A própria empresa dona do TikTok, a ByteDance, afirmou que o seu departamento de segurança deu início ao “Projecto Raven” de modo a identificar e despedir os funcionários envolvidos no acesso a dados pessoais de jornalistas americanos que trabalharam no BuzzFeed News. Este incidente ocorreu em Junho de 2022 e desde então que as relações EUA-China, nesta matéria, se têm intensificado.
App Non Grata
Para além da Comissão Europeia e da NATO, também países como Afeganistão, Alemanha, Austrália, Bélgica, Canadá, Dinamarca, França, Estados Unidos, Índia, Paquistão, Reino Unido, Suécia e Taiwan optaram por suspender ou banir o uso da rede social do momento por parte dos seus funcionários.

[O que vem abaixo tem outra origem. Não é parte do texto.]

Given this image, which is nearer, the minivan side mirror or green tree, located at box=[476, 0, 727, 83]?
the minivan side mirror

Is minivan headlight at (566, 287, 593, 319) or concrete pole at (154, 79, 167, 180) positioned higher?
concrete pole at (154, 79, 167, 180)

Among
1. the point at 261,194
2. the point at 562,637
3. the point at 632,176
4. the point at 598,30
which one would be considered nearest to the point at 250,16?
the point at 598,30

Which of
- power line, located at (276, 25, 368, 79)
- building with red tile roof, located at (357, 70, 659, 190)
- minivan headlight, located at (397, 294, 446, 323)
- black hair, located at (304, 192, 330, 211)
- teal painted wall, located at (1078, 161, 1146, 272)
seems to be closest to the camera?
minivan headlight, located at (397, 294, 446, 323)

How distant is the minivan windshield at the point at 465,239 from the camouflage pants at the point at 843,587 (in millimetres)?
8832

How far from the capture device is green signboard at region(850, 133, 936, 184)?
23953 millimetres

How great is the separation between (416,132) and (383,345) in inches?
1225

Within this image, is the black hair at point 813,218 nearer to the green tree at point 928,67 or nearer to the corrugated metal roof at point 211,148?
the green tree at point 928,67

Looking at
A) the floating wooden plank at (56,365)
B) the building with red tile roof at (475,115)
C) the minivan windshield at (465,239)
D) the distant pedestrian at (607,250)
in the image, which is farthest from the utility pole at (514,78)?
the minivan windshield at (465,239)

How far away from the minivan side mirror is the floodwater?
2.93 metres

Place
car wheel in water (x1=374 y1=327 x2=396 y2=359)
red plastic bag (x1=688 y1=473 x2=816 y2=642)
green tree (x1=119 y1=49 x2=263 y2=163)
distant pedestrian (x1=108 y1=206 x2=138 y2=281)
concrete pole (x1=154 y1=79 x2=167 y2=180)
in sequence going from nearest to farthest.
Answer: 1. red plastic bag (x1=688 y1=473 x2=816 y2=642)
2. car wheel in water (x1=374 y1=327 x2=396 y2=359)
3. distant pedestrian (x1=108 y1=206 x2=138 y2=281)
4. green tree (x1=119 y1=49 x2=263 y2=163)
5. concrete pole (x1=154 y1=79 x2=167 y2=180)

+Segurança ou +Insegurança?
Esta abordagem do Ocidente (fomentada pelos EUA) pode surgir de forma a implementar um proteccionismo, ao estilo do que aconteceu com a Huawei, que foi obrigada a retirar o sistema operativo android dos seus dispositivos, dada a sua relevância face a empresas americanas.

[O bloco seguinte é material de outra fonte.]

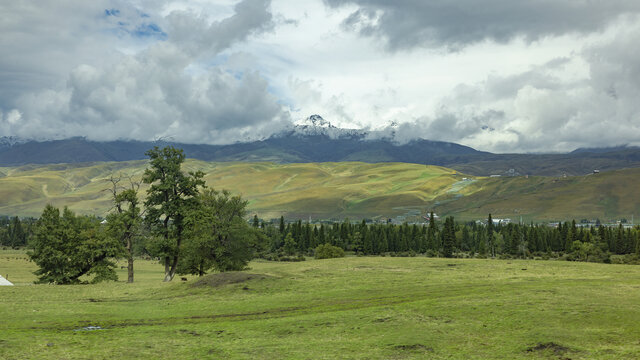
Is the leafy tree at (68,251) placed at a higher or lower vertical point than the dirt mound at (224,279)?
higher

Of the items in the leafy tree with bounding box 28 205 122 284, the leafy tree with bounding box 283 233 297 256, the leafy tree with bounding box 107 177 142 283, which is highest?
the leafy tree with bounding box 107 177 142 283

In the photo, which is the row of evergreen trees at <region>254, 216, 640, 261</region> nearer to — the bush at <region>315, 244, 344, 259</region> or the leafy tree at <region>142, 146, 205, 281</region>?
the bush at <region>315, 244, 344, 259</region>

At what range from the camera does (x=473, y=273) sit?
200ft

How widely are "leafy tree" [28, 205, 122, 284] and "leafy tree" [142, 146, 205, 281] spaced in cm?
607

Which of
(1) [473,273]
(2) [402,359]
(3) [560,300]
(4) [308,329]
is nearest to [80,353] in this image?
(4) [308,329]

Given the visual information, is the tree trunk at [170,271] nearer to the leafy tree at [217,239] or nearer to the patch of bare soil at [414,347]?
the leafy tree at [217,239]

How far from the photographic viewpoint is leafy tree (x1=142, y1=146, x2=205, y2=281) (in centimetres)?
6544

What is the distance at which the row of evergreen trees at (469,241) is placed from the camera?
5955 inches

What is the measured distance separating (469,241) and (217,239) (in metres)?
146

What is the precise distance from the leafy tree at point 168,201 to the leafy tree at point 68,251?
19.9 ft

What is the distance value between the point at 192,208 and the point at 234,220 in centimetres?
980

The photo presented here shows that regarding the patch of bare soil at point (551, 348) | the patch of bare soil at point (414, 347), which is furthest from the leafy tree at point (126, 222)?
A: the patch of bare soil at point (551, 348)

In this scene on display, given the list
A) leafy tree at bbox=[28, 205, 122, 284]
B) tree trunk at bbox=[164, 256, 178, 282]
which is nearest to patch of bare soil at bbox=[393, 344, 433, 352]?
tree trunk at bbox=[164, 256, 178, 282]

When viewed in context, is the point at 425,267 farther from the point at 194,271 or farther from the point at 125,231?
the point at 125,231
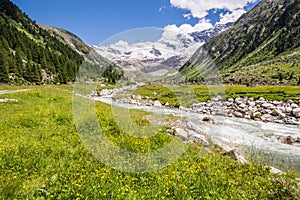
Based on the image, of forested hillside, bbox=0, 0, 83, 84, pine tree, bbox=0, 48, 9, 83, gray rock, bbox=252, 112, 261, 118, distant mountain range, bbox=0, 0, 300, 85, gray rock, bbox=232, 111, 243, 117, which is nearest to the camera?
distant mountain range, bbox=0, 0, 300, 85

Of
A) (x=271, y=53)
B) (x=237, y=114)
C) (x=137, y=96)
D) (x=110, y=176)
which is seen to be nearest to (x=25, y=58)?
(x=137, y=96)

O TikTok constitui um ameaça à nossa segurança, mas não está só. Todas as apps pedem permissão de acesso a informações do utilizador, desde aplicações de personalização (widgets e wallpapers) até jogos, passando pelas redes sociais que, logicamente, exigem mais permissões – seja o microfone, a câmara, a localização, os contactos, as mensagens, entre outros. Dentro desta categoria inserem-se aplicações como o Twitter, o WhatsApp, o Facebook e o Instagram, o que nos remete para outra questão: iliteracia digital por parte do utilizador.

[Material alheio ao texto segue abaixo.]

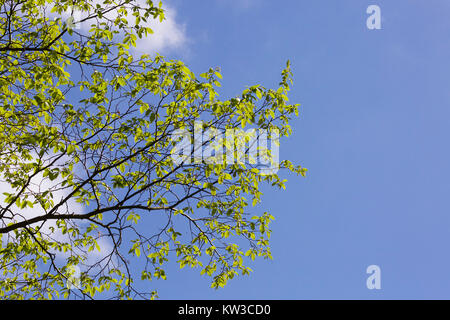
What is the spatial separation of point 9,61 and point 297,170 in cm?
648

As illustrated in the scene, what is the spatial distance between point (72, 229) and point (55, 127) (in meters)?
2.79

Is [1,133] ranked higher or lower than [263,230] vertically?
higher

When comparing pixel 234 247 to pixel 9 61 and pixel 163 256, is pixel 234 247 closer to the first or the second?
pixel 163 256

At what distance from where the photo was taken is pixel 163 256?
27.9 feet

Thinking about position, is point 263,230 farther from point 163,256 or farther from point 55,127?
point 55,127

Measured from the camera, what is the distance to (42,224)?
805 cm
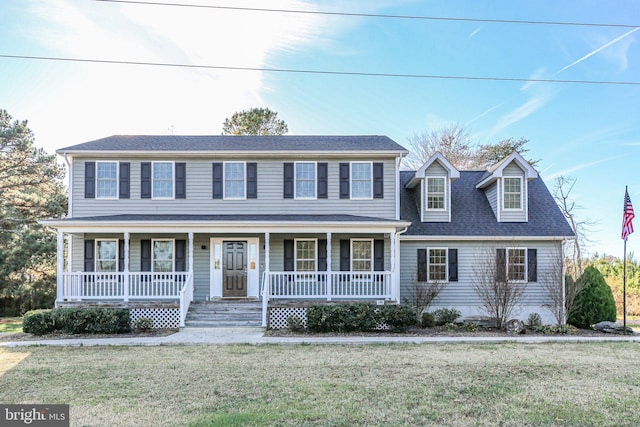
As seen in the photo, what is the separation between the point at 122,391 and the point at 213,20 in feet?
34.7

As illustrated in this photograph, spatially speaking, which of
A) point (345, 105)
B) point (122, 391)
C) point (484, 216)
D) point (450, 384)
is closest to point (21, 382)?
point (122, 391)

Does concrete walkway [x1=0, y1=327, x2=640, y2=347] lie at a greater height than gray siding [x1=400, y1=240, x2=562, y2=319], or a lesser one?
lesser

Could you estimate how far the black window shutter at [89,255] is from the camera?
633 inches

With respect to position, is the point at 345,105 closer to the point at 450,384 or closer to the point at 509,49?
the point at 509,49

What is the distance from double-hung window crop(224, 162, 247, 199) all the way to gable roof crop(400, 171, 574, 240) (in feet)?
20.0

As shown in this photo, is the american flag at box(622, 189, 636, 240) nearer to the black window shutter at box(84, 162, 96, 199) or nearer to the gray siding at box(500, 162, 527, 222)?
the gray siding at box(500, 162, 527, 222)

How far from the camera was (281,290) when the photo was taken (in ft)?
51.8

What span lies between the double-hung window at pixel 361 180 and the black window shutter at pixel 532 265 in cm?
621

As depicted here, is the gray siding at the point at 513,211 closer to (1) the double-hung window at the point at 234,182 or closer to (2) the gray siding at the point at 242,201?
(2) the gray siding at the point at 242,201

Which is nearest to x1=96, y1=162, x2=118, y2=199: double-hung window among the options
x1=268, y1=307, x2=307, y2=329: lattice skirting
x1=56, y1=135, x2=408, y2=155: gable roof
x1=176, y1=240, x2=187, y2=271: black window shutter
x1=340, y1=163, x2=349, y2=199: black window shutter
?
x1=56, y1=135, x2=408, y2=155: gable roof

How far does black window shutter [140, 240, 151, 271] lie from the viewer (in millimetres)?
16250

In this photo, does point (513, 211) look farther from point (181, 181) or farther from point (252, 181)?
point (181, 181)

O busílis da questão reside no facto de o TikTok pedir acesso a dados biométricos como o reconhecimento facial e a impressão digital, bem como a localização por IP geo-referenciada, outros dispositivos presentes na rede do utilizador, o histórico de pesquisas, entre outros, e ser uma empresa chinesa o que, de acordo com a lei do país, significa que é obrigada a partilhar informações sobre os utilizadores com o governo.
Neste sentido, diria que os dois principais grandes riscos de segurança com o TikTok estão no facto de este constituir não só uma rede social, mas também uma plataforma de comunicação, factor que permite a difusão de uma agenda específica; e na alteração conceptual da aplicação, de modo a transformá-la numa arma, aquando de uma eventual escalada de tensões entre a China e o Ocidente.
Assim, fica a cabo de cada um de nós confiar os dados a uma empresa americana ou a uma empresa chinesa.